• [Required work]:
Beginning at the line that contains "Out of all of", transcribe the remaining lines of the listing exactly; include the final line and omit everything before.
** START OF Source material **
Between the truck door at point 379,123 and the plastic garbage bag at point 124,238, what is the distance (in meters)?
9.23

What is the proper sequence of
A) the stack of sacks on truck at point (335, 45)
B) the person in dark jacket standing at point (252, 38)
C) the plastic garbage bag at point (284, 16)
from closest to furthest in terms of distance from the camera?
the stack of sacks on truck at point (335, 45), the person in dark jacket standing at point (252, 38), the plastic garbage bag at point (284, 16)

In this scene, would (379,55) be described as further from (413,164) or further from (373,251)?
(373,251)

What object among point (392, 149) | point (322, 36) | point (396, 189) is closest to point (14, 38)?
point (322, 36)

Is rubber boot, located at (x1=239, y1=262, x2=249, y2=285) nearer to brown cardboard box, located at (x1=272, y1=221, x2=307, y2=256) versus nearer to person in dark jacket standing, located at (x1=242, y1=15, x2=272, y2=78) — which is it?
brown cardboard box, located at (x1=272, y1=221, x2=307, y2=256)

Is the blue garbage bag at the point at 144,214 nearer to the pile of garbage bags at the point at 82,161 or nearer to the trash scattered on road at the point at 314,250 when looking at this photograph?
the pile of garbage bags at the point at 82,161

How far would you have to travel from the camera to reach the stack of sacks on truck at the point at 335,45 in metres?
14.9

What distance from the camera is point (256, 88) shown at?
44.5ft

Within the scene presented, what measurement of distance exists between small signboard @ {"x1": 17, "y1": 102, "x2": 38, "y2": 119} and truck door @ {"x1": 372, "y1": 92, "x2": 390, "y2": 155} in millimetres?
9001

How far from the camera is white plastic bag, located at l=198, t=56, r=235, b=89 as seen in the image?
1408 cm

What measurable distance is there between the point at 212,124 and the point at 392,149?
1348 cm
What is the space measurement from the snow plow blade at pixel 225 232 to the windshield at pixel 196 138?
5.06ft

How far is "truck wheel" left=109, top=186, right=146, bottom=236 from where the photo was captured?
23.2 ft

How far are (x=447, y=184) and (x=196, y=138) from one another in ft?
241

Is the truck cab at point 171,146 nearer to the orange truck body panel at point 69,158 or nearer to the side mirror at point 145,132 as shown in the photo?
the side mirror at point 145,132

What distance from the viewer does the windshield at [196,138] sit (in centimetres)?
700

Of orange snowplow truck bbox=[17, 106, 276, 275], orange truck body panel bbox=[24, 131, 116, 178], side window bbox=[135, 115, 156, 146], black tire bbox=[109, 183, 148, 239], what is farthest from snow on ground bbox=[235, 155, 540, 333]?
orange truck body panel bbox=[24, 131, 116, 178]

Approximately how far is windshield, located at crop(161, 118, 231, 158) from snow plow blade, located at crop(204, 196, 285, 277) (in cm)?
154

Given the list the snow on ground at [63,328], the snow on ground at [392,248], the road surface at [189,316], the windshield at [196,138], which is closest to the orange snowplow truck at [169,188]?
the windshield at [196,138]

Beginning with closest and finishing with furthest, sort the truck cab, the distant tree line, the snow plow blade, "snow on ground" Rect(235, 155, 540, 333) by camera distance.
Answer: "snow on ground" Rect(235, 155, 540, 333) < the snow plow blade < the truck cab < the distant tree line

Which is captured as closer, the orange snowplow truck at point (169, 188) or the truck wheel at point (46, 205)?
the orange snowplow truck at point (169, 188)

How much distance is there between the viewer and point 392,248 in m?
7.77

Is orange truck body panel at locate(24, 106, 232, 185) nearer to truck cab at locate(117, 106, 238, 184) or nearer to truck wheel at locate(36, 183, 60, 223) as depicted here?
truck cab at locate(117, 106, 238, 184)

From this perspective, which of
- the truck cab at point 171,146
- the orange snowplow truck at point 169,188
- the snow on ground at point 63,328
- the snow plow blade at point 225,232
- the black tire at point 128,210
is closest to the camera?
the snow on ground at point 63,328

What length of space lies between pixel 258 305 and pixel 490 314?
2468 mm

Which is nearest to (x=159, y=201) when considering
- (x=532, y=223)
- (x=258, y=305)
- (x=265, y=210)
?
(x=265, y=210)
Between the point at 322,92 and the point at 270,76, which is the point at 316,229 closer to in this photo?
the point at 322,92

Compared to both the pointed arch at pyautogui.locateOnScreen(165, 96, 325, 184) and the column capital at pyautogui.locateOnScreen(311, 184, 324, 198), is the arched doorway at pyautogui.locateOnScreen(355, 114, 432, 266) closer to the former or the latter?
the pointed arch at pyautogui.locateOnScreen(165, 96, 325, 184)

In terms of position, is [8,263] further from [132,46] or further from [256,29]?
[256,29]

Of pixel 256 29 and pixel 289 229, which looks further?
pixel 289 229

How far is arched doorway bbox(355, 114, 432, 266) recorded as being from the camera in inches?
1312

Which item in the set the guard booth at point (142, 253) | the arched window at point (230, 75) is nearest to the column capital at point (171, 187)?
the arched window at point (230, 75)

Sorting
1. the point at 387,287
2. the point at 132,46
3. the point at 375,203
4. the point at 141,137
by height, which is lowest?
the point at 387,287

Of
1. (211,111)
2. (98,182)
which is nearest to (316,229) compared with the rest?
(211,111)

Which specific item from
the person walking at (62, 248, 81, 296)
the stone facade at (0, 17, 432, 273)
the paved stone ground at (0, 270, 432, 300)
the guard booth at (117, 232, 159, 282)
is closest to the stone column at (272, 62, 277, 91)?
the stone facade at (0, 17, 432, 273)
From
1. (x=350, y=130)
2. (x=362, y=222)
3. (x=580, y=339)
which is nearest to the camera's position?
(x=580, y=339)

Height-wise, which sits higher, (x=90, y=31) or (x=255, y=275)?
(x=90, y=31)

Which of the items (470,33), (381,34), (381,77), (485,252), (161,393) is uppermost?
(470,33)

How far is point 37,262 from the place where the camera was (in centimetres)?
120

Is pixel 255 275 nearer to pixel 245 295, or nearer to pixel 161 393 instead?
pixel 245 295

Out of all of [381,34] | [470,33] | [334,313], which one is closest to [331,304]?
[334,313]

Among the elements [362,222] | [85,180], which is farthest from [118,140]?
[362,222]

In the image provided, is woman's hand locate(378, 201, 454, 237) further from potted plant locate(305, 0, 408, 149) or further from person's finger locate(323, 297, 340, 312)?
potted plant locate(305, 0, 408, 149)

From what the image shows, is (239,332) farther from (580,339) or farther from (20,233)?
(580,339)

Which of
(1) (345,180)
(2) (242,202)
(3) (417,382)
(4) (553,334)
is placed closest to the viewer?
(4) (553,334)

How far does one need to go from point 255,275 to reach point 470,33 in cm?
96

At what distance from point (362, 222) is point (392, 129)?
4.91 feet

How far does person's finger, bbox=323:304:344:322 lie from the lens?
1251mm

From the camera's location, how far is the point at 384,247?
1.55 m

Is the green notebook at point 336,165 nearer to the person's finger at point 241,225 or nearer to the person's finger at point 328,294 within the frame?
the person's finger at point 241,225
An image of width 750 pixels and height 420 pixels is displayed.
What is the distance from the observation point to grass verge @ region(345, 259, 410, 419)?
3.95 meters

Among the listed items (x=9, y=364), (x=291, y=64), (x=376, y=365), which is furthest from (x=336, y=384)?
** END OF Source material **
• [Final result]:
Out of all of [381,34] | [470,33] | [334,313], which one is closest to [331,304]?
[334,313]

Among the elements [362,222] | [85,180], which is farthest from [118,140]?
[362,222]

In the image provided, is woman's hand locate(378, 201, 454, 237) further from potted plant locate(305, 0, 408, 149) or further from person's finger locate(323, 297, 340, 312)?
potted plant locate(305, 0, 408, 149)

From what the image shows, is (239,332) farther from (580,339) or farther from (20,233)?
(580,339)

Which of
(1) (345,180)
(2) (242,202)
(3) (417,382)
(4) (553,334)
is placed closest to the viewer?
(4) (553,334)

How far does one need to go from point 255,275 to reach point 470,33 in cm?
96

At what distance from point (362, 222) is point (392, 129)?
4.91 feet

How far does person's finger, bbox=323:304:344:322 lie from the lens?
1251mm

From the camera's location, how far is the point at 384,247?
1.55 m

Is the green notebook at point 336,165 nearer to the person's finger at point 241,225 or nearer to the person's finger at point 328,294 within the frame?
the person's finger at point 241,225
An image of width 750 pixels and height 420 pixels is displayed.
What is the distance from the observation point to grass verge @ region(345, 259, 410, 419)?
3.95 meters

Among the listed items (x=9, y=364), (x=291, y=64), (x=376, y=365), which is furthest from (x=336, y=384)?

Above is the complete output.